I really have to hand it to Serria Nevada and Russian River, this beer is phenomenal. This is the first American Wild Ale I’ve had and I have to say…I am a fan. It is very carbonated, and you can see strands of bubbles being active as they work their way up the glass. These beers are typically sour, but I felt like the sourness of this beer was actually pleasant giving a complexity to the taste. The initial flavor is almost citrusy, but there is a definite punch to it. The bitterness is almost non-existent. However, be prepared for an after tastes, which is where the “sourness” comes through. While my sister argued that it reminded her of the bitterness left over after an IPA, I had to disagree. I don’t think bitterness properly describes what this beer is doing to your taste buds. It is strong and omnipresent in your mouth; it comes immediately after the sensation of refreshment. The head on this beer appeared to be very white and if you don’t pour carefully it will last for a few minutes. However, the head is not very dense. The color was a very appealing light orange caramel color. It truly is easy to drink, even though I was planning on not loving it because of the descriptive words; sour, sweaty horse blanket, and “Brett(anomyces) infested”. If nothing else this showed me to never judge a beer by its professional written descriptive words. I would give this beer 4 out 5 pints. I don’t like many people that much….so that is saying something.
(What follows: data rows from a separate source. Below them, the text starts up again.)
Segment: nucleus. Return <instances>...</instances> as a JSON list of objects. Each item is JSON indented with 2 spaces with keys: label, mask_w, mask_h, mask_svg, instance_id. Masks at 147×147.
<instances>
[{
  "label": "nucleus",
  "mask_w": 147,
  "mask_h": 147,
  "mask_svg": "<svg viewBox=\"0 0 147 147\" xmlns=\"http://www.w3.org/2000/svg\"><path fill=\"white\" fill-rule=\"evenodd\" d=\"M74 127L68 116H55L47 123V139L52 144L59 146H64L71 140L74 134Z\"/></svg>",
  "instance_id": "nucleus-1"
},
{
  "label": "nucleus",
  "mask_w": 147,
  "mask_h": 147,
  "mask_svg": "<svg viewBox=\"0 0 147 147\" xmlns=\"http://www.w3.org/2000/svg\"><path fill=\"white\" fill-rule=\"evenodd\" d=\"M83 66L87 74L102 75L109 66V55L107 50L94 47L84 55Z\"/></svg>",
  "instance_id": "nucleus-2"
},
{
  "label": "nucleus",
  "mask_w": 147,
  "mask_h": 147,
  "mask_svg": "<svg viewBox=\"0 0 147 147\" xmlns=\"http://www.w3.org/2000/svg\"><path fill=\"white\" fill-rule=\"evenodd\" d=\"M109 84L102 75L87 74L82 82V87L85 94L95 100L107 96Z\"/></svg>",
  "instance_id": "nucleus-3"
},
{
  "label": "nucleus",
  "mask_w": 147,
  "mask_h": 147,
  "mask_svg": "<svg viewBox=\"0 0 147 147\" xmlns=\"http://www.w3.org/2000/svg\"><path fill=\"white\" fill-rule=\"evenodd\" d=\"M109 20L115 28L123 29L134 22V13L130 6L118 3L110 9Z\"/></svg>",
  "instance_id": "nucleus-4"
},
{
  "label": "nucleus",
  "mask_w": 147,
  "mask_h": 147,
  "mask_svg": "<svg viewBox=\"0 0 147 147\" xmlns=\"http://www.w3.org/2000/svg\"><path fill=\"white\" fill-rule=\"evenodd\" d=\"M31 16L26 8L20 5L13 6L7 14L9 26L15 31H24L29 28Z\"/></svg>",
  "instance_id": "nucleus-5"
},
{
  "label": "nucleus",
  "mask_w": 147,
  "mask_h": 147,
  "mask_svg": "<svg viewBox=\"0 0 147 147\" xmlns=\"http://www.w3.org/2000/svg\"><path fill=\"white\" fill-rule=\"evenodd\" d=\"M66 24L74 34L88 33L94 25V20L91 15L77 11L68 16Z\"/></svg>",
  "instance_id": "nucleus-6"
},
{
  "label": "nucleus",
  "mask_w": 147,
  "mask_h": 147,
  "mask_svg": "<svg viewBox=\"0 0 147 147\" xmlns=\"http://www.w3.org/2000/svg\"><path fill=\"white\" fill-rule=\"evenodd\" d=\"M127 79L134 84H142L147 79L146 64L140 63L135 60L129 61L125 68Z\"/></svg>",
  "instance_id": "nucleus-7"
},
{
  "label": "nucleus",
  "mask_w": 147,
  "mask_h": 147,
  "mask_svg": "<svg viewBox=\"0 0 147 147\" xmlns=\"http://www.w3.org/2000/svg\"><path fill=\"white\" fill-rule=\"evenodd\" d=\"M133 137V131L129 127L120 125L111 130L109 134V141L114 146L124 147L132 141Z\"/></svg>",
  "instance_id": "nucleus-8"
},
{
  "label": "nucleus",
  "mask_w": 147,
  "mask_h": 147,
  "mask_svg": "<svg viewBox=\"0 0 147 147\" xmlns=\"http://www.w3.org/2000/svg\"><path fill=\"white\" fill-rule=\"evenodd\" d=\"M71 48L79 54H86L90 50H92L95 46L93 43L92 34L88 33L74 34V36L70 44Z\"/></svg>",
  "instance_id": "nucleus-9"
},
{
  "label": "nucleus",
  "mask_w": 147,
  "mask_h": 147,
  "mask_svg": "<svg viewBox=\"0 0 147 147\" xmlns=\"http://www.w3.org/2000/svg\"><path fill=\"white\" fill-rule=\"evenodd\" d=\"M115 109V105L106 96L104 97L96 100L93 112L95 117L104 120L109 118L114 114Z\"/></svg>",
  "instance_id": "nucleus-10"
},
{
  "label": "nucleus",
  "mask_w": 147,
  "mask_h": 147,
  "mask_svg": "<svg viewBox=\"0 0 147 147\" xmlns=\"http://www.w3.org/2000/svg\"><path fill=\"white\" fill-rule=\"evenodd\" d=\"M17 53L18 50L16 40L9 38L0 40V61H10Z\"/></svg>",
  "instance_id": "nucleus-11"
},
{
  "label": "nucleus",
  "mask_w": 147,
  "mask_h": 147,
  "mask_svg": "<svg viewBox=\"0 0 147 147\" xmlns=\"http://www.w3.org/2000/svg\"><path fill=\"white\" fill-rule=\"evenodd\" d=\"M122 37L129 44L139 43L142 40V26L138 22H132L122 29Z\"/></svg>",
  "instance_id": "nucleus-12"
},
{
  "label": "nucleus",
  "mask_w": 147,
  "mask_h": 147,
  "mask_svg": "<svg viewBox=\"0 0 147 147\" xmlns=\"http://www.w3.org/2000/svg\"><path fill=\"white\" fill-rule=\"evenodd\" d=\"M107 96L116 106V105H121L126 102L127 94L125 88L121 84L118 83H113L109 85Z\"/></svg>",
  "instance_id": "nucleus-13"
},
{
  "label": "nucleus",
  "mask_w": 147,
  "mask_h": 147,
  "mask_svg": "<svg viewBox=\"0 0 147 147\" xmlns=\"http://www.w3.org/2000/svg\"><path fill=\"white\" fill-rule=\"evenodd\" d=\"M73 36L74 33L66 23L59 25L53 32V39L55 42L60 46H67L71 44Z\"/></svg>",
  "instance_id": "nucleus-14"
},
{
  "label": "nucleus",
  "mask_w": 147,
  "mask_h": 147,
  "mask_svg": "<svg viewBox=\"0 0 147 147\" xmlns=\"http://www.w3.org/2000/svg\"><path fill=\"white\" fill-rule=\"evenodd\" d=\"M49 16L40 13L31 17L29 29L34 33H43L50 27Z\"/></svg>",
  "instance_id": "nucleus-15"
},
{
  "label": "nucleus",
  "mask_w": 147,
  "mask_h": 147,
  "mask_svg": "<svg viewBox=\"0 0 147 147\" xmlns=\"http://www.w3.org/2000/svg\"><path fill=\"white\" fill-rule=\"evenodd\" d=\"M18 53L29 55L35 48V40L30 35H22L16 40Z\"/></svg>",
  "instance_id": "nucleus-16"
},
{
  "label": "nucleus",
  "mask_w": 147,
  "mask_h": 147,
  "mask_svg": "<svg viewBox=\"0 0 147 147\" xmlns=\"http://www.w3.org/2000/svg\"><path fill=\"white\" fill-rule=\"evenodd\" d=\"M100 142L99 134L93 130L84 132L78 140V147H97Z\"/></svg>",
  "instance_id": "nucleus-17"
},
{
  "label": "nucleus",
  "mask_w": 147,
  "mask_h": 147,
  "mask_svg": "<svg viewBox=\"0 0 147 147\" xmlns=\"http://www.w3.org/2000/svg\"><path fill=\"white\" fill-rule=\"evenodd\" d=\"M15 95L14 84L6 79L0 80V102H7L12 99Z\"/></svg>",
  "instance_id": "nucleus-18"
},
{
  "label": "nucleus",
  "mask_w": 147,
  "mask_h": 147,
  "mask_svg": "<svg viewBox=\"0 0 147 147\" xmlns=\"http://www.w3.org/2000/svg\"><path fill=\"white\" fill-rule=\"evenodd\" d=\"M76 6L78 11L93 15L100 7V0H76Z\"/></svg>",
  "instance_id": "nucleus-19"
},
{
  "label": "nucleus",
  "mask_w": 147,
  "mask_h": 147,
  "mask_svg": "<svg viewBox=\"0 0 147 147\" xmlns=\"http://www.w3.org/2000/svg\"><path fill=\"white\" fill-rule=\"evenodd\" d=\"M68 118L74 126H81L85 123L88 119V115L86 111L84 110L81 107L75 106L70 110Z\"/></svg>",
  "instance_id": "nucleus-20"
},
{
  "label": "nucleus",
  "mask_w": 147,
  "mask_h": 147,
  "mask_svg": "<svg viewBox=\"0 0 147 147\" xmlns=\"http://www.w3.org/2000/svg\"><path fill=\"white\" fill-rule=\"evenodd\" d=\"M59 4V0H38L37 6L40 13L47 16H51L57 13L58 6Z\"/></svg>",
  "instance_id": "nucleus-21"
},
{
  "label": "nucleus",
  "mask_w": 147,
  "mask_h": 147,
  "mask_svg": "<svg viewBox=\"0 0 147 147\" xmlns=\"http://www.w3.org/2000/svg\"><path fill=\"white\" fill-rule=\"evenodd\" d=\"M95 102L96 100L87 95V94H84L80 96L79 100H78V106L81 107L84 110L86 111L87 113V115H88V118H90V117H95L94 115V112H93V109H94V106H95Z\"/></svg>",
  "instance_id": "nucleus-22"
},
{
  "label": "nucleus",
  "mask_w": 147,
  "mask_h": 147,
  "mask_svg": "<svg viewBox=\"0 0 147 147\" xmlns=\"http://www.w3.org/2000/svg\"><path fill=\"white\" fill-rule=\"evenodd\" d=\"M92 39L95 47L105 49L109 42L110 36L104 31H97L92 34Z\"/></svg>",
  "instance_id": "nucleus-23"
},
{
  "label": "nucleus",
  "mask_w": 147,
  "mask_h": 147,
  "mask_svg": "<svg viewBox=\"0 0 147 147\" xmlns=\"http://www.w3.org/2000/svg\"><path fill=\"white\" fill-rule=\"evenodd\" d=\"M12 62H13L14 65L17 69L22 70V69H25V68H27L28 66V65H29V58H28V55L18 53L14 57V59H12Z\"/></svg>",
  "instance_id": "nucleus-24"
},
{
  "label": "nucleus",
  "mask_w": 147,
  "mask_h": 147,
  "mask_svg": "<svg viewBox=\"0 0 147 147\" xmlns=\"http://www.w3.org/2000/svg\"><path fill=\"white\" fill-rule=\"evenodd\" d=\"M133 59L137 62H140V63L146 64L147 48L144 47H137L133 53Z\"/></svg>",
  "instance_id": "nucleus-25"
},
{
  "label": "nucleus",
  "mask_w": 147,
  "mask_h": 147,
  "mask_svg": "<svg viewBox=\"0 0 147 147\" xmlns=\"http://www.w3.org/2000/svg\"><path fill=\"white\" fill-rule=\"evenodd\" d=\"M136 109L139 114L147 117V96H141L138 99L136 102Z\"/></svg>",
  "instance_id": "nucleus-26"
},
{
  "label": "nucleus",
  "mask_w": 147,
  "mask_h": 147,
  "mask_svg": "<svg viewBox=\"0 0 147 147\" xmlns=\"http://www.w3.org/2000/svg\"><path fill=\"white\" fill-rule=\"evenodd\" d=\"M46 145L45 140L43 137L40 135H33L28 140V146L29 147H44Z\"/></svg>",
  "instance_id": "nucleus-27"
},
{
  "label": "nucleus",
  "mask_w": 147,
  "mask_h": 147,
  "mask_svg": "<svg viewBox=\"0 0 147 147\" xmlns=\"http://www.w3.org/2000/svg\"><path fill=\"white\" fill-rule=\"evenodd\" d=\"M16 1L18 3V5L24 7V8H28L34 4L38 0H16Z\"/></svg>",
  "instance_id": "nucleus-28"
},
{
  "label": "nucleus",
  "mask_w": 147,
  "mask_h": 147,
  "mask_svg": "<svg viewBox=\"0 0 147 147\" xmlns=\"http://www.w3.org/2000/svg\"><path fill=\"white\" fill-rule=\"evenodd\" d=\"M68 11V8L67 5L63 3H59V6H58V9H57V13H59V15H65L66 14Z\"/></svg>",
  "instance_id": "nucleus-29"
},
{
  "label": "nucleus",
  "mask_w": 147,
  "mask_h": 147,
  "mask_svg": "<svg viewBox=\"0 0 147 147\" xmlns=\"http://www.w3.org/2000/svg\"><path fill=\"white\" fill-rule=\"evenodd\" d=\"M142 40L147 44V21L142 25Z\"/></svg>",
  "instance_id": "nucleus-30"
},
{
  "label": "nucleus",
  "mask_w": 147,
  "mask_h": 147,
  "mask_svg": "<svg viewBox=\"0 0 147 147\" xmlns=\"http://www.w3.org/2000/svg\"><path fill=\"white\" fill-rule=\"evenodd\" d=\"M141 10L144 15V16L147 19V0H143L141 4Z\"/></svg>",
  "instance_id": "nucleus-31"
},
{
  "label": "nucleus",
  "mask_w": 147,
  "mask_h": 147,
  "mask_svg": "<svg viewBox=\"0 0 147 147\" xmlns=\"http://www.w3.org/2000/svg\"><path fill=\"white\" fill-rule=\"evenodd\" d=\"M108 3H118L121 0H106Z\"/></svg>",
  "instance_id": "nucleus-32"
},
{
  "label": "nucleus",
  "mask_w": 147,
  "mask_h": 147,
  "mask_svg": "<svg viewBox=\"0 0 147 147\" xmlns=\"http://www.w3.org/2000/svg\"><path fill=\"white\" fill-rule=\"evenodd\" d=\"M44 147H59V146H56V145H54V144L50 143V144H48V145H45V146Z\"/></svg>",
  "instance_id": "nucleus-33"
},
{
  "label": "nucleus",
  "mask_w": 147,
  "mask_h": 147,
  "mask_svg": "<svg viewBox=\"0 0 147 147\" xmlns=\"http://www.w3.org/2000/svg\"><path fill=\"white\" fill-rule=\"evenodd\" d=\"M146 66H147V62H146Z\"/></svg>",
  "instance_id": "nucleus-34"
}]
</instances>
The Pour: Take your time with this one; it will bubble up on you because of the carbonation. Tip your glass and pour it slow. It is traditionally served in a flute or tulip glass (classy stuff)
Aroma: barnyard smell, citrus, breadiness, herbal, earthy mutliness
Wild Ale: a catchall category of funky-tasting, offbeat, sour beers dosed with wild yeasts; such as the brettanomyces bruxellensis in this one.
Brettanomyces: slow-growing, devours complex sugars and carbohydrates that other yeasts don’t. It gives an earthy, horsey, leather scent.
– Interesting Fact: considered a defect in wine.